§ ABOUT THIS EXERCISE: Each record that follows should be repeated exactly, minus any images.

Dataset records
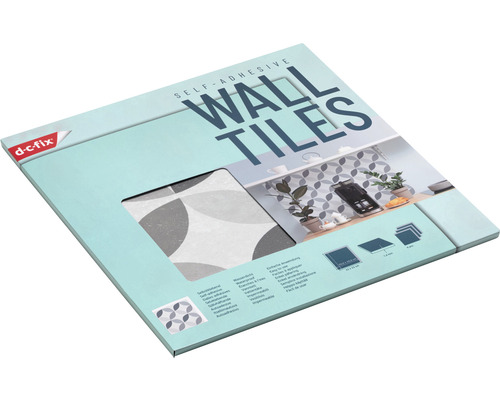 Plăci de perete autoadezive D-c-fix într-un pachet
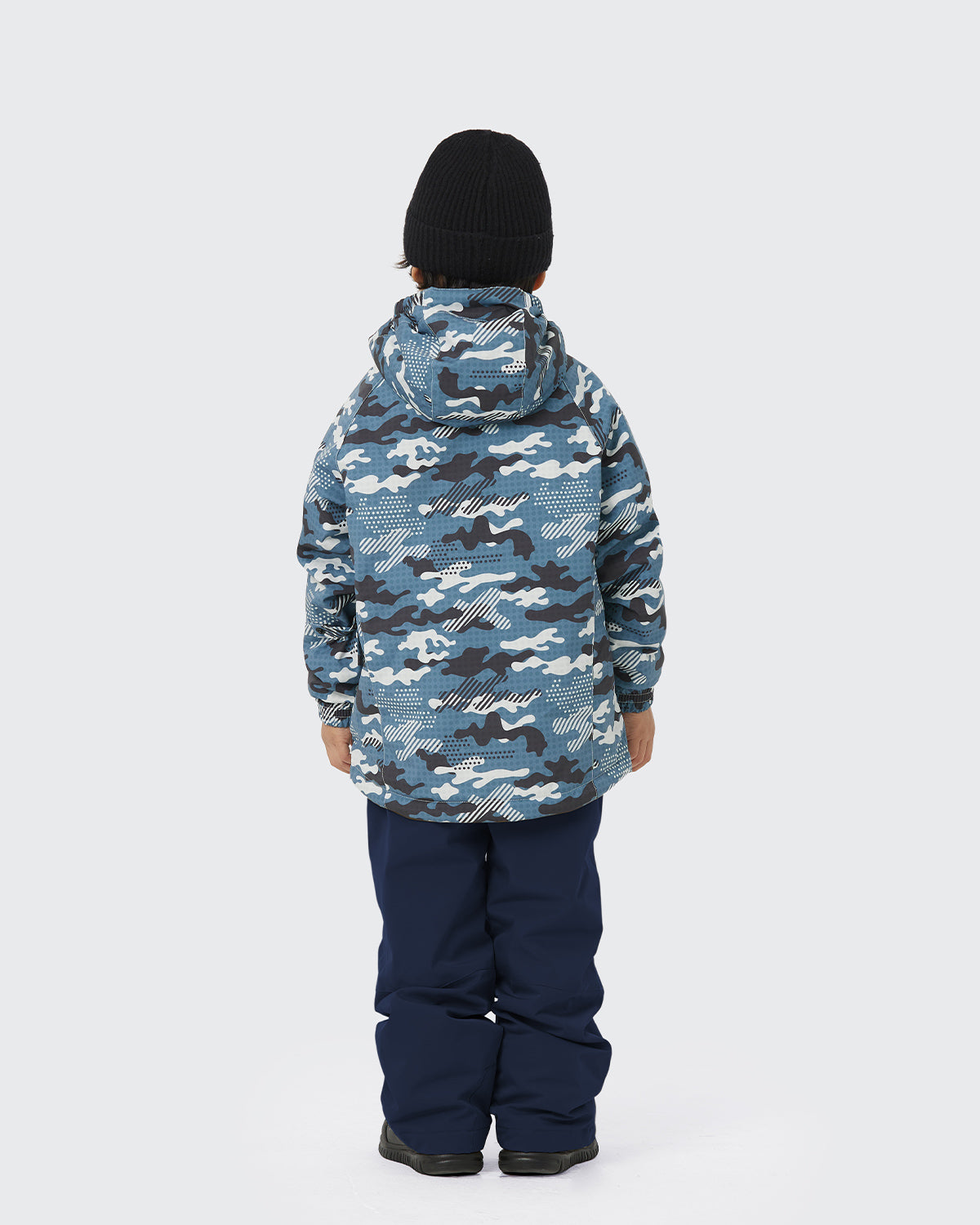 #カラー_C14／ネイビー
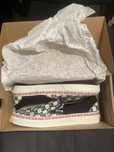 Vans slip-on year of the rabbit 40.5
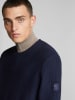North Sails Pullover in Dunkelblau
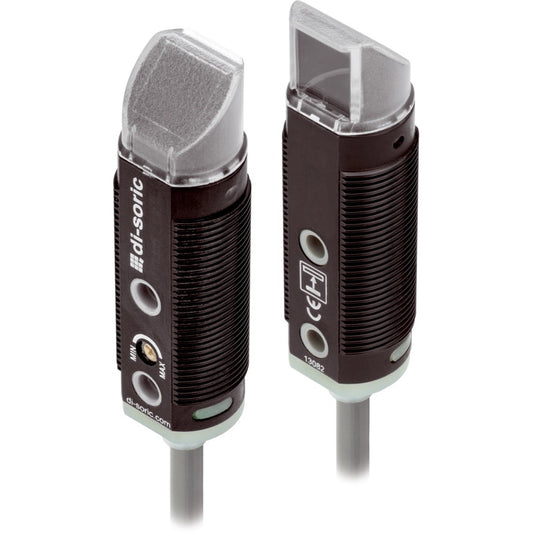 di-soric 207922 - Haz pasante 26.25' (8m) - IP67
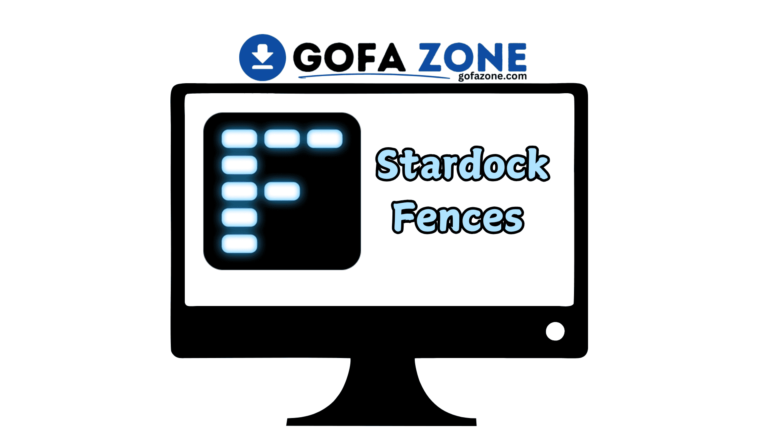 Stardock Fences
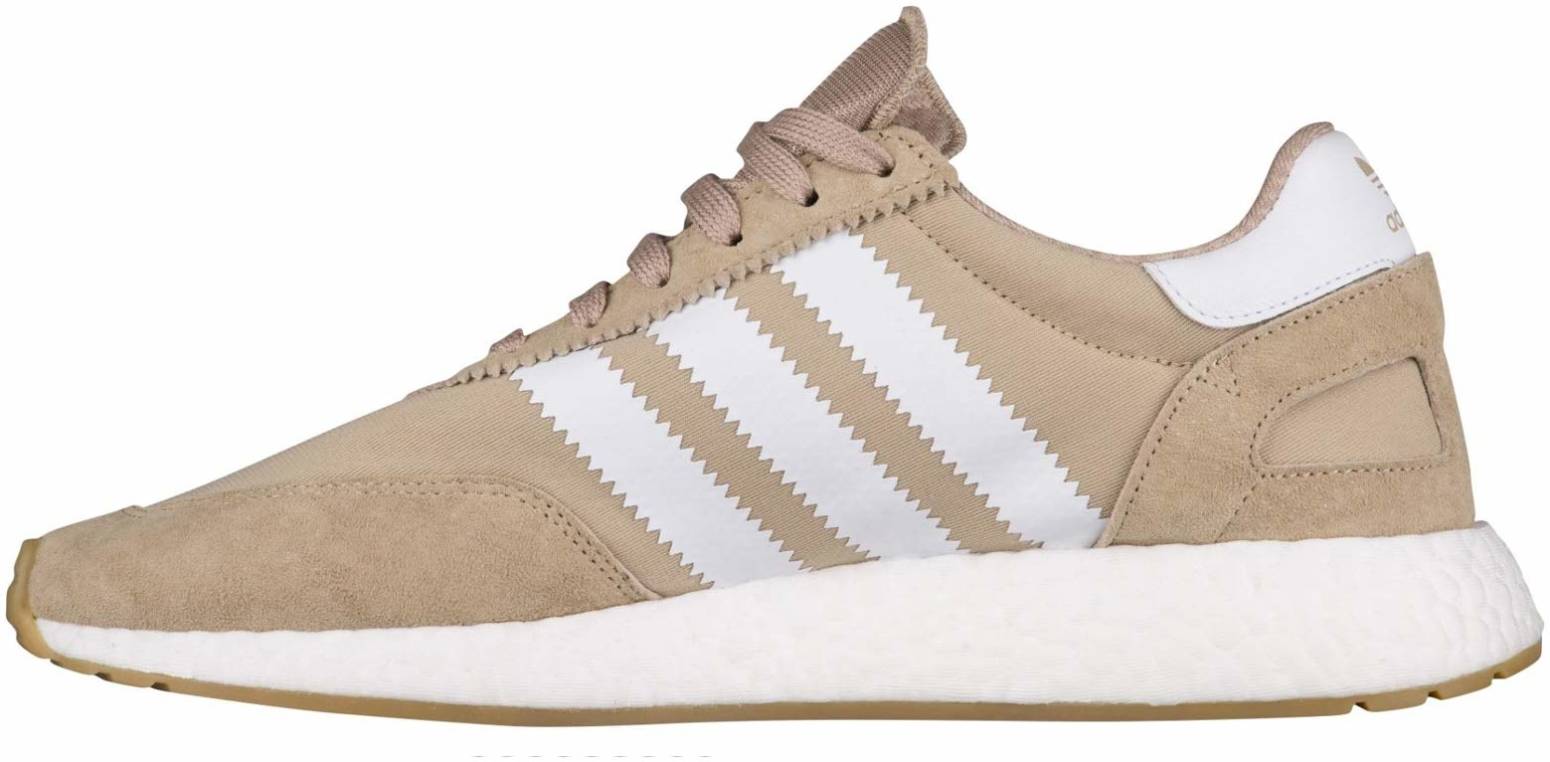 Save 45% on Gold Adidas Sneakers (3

§ ANSWER SECTION:
 Plăci de perete autoadezive D-c-fix într-un pachet
 #カラー_C14／ネイビー
 Vans slip-on year of the rabbit 40.5
North Sails Pullover in Dunkelblau
 di-soric 207922 - Haz pasante 26.25' (8m) - IP67
 Stardock Fences
 Save 45% on Gold Adidas Sneakers (3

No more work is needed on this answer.